◆ Written instruction ◆
Without including any pictures, copy each entry below exactly.

◆ Source material ◆
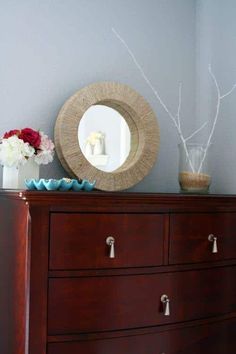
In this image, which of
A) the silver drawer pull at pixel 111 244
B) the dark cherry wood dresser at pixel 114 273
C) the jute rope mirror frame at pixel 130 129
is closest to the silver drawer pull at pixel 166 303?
the dark cherry wood dresser at pixel 114 273

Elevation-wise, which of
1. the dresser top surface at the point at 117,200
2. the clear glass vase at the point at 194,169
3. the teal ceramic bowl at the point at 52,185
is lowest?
the dresser top surface at the point at 117,200

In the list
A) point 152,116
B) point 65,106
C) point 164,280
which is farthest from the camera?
point 152,116

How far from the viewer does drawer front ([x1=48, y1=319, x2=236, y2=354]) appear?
1439 mm

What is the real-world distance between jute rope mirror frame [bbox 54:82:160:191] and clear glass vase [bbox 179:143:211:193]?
0.14 metres

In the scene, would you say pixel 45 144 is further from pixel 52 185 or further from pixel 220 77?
pixel 220 77

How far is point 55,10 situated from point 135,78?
1.59 feet

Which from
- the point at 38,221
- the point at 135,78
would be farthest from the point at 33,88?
the point at 38,221

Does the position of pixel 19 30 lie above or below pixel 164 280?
above

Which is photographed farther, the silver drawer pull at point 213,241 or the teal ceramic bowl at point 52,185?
the silver drawer pull at point 213,241

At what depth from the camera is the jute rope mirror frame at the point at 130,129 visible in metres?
1.91

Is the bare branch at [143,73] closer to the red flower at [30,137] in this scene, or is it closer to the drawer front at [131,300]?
the red flower at [30,137]

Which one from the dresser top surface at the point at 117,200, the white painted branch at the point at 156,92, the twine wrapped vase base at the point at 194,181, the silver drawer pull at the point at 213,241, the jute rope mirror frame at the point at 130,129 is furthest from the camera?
the white painted branch at the point at 156,92

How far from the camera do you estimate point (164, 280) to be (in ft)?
5.10

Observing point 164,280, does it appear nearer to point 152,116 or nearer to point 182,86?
point 152,116
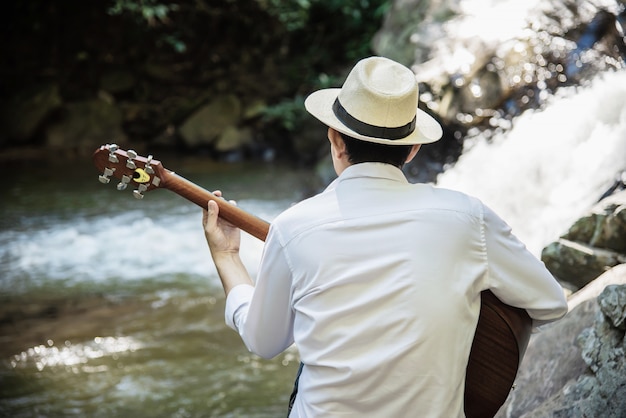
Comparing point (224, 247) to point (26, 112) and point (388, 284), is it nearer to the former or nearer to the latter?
point (388, 284)

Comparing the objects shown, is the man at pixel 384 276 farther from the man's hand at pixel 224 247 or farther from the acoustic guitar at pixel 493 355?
the man's hand at pixel 224 247

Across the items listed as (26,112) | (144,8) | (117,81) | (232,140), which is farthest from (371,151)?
(117,81)

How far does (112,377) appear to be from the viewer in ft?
13.4

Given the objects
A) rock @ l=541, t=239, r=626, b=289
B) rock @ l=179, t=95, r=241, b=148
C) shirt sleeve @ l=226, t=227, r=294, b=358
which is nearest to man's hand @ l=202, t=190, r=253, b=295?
shirt sleeve @ l=226, t=227, r=294, b=358

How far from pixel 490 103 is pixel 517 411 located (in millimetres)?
4122

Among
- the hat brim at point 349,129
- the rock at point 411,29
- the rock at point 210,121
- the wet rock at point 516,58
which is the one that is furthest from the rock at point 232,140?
the hat brim at point 349,129

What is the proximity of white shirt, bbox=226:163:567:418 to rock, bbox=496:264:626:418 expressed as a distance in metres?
0.69

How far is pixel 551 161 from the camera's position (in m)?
5.20

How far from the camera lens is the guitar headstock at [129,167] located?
2059mm

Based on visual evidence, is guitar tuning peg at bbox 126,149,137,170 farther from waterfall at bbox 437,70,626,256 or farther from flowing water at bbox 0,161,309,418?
waterfall at bbox 437,70,626,256

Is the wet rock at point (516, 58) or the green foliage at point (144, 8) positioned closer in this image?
the wet rock at point (516, 58)

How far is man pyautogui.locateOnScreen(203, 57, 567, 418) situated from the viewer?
1.57m

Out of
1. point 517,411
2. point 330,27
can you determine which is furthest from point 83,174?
point 517,411

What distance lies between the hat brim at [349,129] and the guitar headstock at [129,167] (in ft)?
1.78
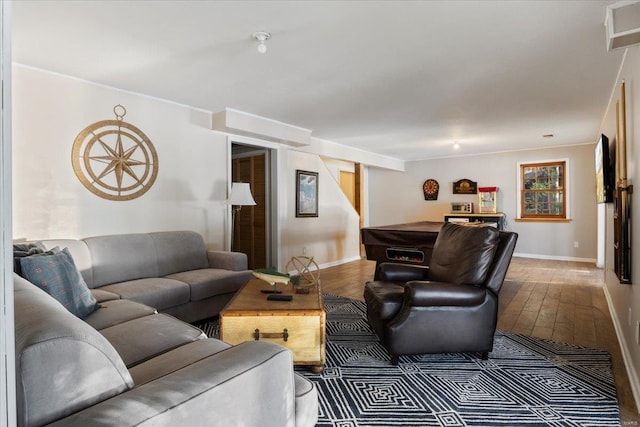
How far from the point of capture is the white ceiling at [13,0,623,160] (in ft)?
6.82

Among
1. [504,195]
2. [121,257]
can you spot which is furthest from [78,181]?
[504,195]

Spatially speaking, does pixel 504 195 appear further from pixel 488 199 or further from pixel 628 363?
pixel 628 363

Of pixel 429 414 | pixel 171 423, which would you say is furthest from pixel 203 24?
pixel 429 414

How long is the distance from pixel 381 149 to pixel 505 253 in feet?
15.7

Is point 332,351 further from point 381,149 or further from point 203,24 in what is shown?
point 381,149

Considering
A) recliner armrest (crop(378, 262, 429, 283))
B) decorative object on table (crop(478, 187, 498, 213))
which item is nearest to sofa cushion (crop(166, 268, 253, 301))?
recliner armrest (crop(378, 262, 429, 283))

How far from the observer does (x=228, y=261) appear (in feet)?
11.8

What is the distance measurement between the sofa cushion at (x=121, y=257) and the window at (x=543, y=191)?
703 centimetres

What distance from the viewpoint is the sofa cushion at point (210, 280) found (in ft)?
10.1

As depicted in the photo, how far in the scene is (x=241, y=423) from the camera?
1.01 m

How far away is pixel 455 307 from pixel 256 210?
379cm

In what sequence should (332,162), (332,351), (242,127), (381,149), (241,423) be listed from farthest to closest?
1. (332,162)
2. (381,149)
3. (242,127)
4. (332,351)
5. (241,423)

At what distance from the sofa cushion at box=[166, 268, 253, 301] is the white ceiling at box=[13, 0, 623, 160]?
5.96 ft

◆ Task response ◆
In this image, which of
A) the silver drawer pull at pixel 111 244
B) the dark cherry wood dresser at pixel 114 273
C) the jute rope mirror frame at pixel 130 129
is closest to the silver drawer pull at pixel 166 303?
the dark cherry wood dresser at pixel 114 273

Elevation-wise, which of
1. the dresser top surface at the point at 117,200
2. the clear glass vase at the point at 194,169
3. the teal ceramic bowl at the point at 52,185
is lowest?
the dresser top surface at the point at 117,200

In the list
A) point 152,116
B) point 65,106
C) point 164,280
which is farthest from the camera?
point 152,116

How far from the viewer does drawer front ([x1=48, y1=319, x2=236, y2=354]) appear?
1439 mm

What is the real-world distance between jute rope mirror frame [bbox 54:82:160:191] and clear glass vase [bbox 179:143:211:193]?
0.14 metres

In the scene, would you say pixel 45 144 is further from pixel 52 185 or further from pixel 220 77?
pixel 220 77

How far is point 55,10 situated from point 135,78?
1.59 feet

Which from
- the point at 38,221
- the point at 135,78
would be farthest from the point at 33,88?
the point at 38,221

Does the position of pixel 19 30 lie above or below pixel 164 280?
above

Which is photographed farther, the silver drawer pull at point 213,241 or the teal ceramic bowl at point 52,185?
the silver drawer pull at point 213,241

At what depth from the camera is the jute rope mirror frame at the point at 130,129 visible in metres?
1.91

Is the bare branch at [143,73] closer to the red flower at [30,137] in this scene, or is it closer to the drawer front at [131,300]?
the red flower at [30,137]

Which one from the dresser top surface at the point at 117,200, the white painted branch at the point at 156,92, the twine wrapped vase base at the point at 194,181, the silver drawer pull at the point at 213,241, the jute rope mirror frame at the point at 130,129 is furthest from the camera?
the white painted branch at the point at 156,92

How far from the camera do you estimate point (164, 280) to be (in ft)?
5.10

Observing point 164,280, does it appear nearer to point 152,116 or nearer to point 182,86?
point 152,116
Comparing point (224, 247) to point (26, 112) and point (388, 284), is it nearer to the former or nearer to the latter?
point (388, 284)

Comparing the objects shown, is the man at pixel 384 276 farther from the man's hand at pixel 224 247 or farther from the acoustic guitar at pixel 493 355?
the man's hand at pixel 224 247

Across the items listed as (26,112) | (144,8) | (117,81) | (232,140), which is farthest from (371,151)?
(117,81)

How far does (112,377) appear to be from the viewer in ft?
13.4

Given the objects
A) rock @ l=541, t=239, r=626, b=289
B) rock @ l=179, t=95, r=241, b=148
C) shirt sleeve @ l=226, t=227, r=294, b=358
which is nearest to man's hand @ l=202, t=190, r=253, b=295?
shirt sleeve @ l=226, t=227, r=294, b=358

How far from pixel 490 103 is pixel 517 411 located (in millimetres)?
4122

Among
- the hat brim at point 349,129
- the rock at point 411,29
- the rock at point 210,121
- the wet rock at point 516,58
which is the one that is furthest from the rock at point 232,140?
the hat brim at point 349,129

What is the proximity of white shirt, bbox=226:163:567:418 to rock, bbox=496:264:626:418 expressed as a distance in metres?
0.69

How far is pixel 551 161 from the camera's position (in m)?
5.20

How far from the camera lens is the guitar headstock at [129,167] located?
2059mm

Based on visual evidence, is guitar tuning peg at bbox 126,149,137,170 farther from waterfall at bbox 437,70,626,256 or farther from flowing water at bbox 0,161,309,418?
waterfall at bbox 437,70,626,256

Is the wet rock at point (516, 58) or the green foliage at point (144, 8) positioned closer in this image?
the wet rock at point (516, 58)

How far is man pyautogui.locateOnScreen(203, 57, 567, 418) situated from the viewer?
1.57m

Out of
1. point 517,411
2. point 330,27
can you determine which is furthest from point 83,174?
point 517,411

What distance lies between the hat brim at [349,129] and the guitar headstock at [129,167] (in ft)?
1.78
How far from the point of capture is the white ceiling at [13,0,623,160] (in ft)?
6.82

Among
1. [504,195]
2. [121,257]
can you spot which is furthest from [78,181]?
[504,195]

Spatially speaking, does pixel 504 195 appear further from pixel 488 199 or further from pixel 628 363?
pixel 628 363

Of pixel 429 414 | pixel 171 423, which would you say is furthest from pixel 203 24?
pixel 429 414

How long is the distance from pixel 381 149 to pixel 505 253 in feet?
15.7

Is point 332,351 further from point 381,149 or further from point 203,24 in what is shown?
point 381,149

Considering
A) recliner armrest (crop(378, 262, 429, 283))
B) decorative object on table (crop(478, 187, 498, 213))
which item is nearest to sofa cushion (crop(166, 268, 253, 301))?
recliner armrest (crop(378, 262, 429, 283))

How far from the observer does (x=228, y=261) appear (in feet)?
11.8

What is the distance measurement between the sofa cushion at (x=121, y=257) and the window at (x=543, y=191)?
703 centimetres

What distance from the viewpoint is the sofa cushion at point (210, 280) found (in ft)?
10.1

As depicted in the photo, how far in the scene is (x=241, y=423) from the camera?
1.01 m

How far away is pixel 455 307 from pixel 256 210?
379cm

In what sequence should (332,162), (332,351), (242,127), (381,149), (241,423) be listed from farthest to closest?
1. (332,162)
2. (381,149)
3. (242,127)
4. (332,351)
5. (241,423)

At what distance from the sofa cushion at box=[166, 268, 253, 301] is the white ceiling at box=[13, 0, 623, 160]?
5.96 ft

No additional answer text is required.